Évolution et comorbidités
D’autres facteurs sont les biomarqueurs au cours de l’évolution et les comorbidités : Lors d’un traitement par dupilumab, le nombre d’éosinophiles augmente au début. “Chez la plupart des patients, cela n’a aucune conséquence clinique”, a rassuré le Dr Korn. Mais si, par exemple, un patient a plus de 1500 éosinophiles, elle serait prudente de le traiter avec le dupilumab, car une augmentation allant jusqu’à 40% peut tout à fait se produire. Pour les patients présentant un taux d’éosinophiles très élevé, l’experte privilégierait donc toujours les anti-IL-5.
Comme un patient asthmatique souffre souvent d’autres maladies, il peut être très utile de jeter un coup d’œil aux autres autorisations de mise sur le marché des produits biologiques. “Si vous recevez un jeune asthmatique qui a également une dermatite atopique, il est évident de le traiter avec le dupilumab, car celui-ci est également autorisé pour la dermatite atopique”. Le principe de faire d’une pierre deux coups pourrait donc bien s’appliquer ici. Si le patient répond finalement avec succès à Neuroderminis, mais qu’il continue à souffrir de son asthme, on peut envisager de conserver le dupilumab pour la DA et d’utiliser en plus un autre anticorps pour traiter l’asthme. “Mais dans de tels cas, la situation a toujours été telle que nous avons fini par avoir deux anticorps pour deux indications différentes – je n’ai pas encore utilisé deux anticorps en parallèle uniquement pour l’asthme sévère”, a déclaré le Dr Korn en appelant à la prudence dans de telles considérations.
Anti-TSLP
Les patients qui ne présentent aucun biomarqueur, c’est-à-dire qui n’ont pas d’IgE ou de FeNO élevées et dont le nombre d’éosinophiles est faible, sont très rares, mais peuvent se produire de temps en temps. L’une des raisons peut être qu’ils prennent de la cortisone. Il existe cependant des patients isolés qui ne présentent pas ces valeurs à la base et chez lesquels il est par conséquent difficile d’utiliser les anticorps conformément aux autorisations de mise sur le marché.

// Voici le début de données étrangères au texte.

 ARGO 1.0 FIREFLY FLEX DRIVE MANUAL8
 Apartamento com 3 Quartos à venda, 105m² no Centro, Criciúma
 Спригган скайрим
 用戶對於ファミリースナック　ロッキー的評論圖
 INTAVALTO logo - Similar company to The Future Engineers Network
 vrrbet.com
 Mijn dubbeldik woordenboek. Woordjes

Un nouvel anticorps pourrait à l’avenir apporter une solution à ce problème : TSLP est une cytokine épithéliale dont l’anticorps (tezepelumab) permet d’accéder à la fois à la voie allergique, à la voie éosinophile et aux cellules structurales. “En fin de compte, la question est de savoir si l’efficacité est plus large et si je peux éventuellement l’utiliser de manière moins différenciée ou également chez les patients dont les biomarqueurs ne sont pas aussi élevés”.

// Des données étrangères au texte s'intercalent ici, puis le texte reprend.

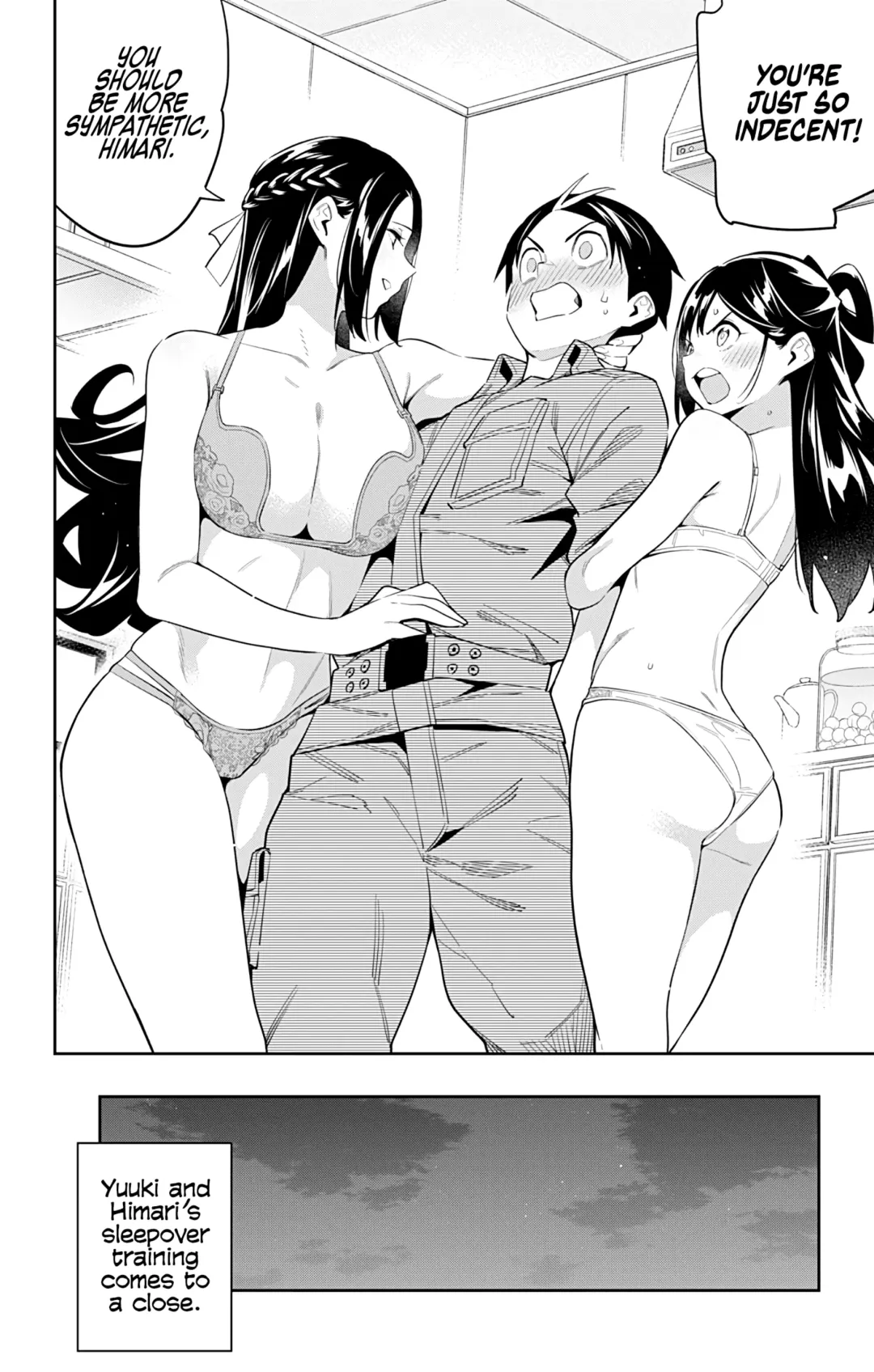 Mato Seihei no Slave uncensored | Mabotai special pages Fhentai - Page 43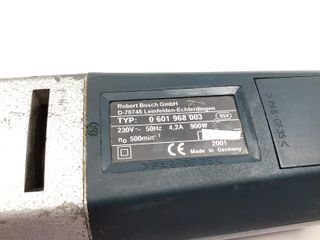 batidora de obra bosch grw 9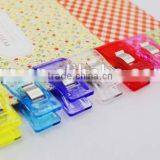 Quilt Patchwork Wonder Clips-3.3x1.8cm-assorted Color thumbnail-4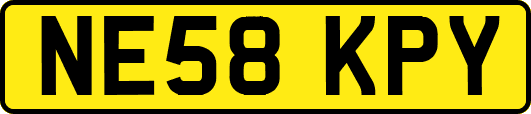 NE58KPY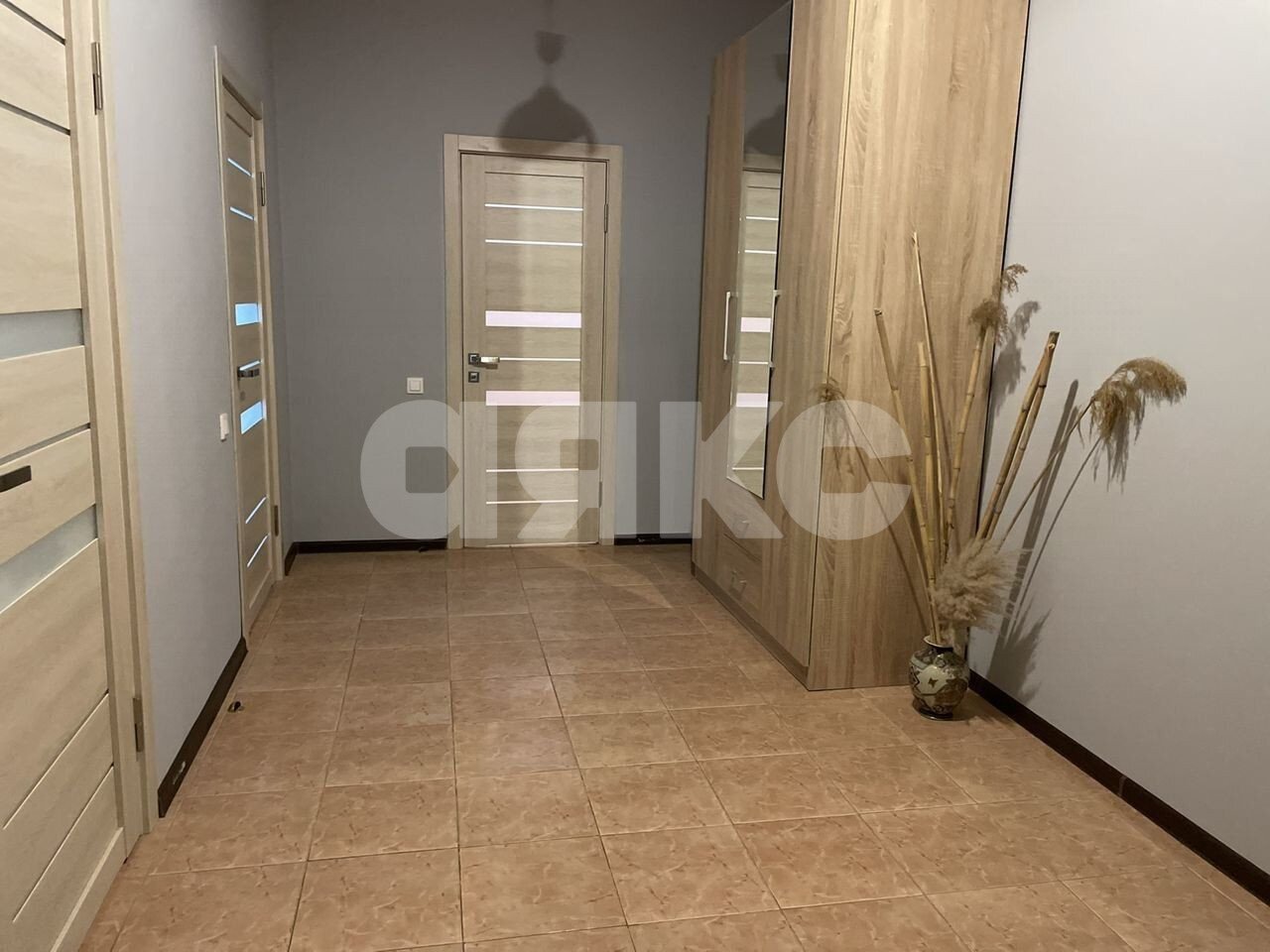 Фото №10: 1-комнатная квартира 72 м² - Горячий Ключ, Старый Рынок, мкр. Старый Рынок, ул. Лермонтова, 77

Il est donc possible qu’à l’avenir, la thérapie s’oriente vers le traitement des patients présentant plusieurs de ces voies par un anticorps tel que l’anti-TSLP, qui intervient beaucoup plus en amont et bloque ainsi complètement ces voies, plutôt que d’utiliser un produit biologique qui ne supprime qu’une seule voie, selon les perspectives du Dr Korn.
62e Congrès de la Société allemande de pneumologie et de médecine respiratoire à Leipzig (D), du 25 au 28 mai 2022.
Littérature :
- Korn S : Asthme sévère et thérapie biologique – l’embarras du choix ? Symposium “State of the Art Asthma” dans le cadre du congrès de la DGP, 26.05.2022.
- Brusselle GG, Koppelman GH : Thérapies biologiques pour l’asthme sévère. N Engl J Med 2022 ; 386 : 157-171 ; doi : 10.1056/NEJMra2032506.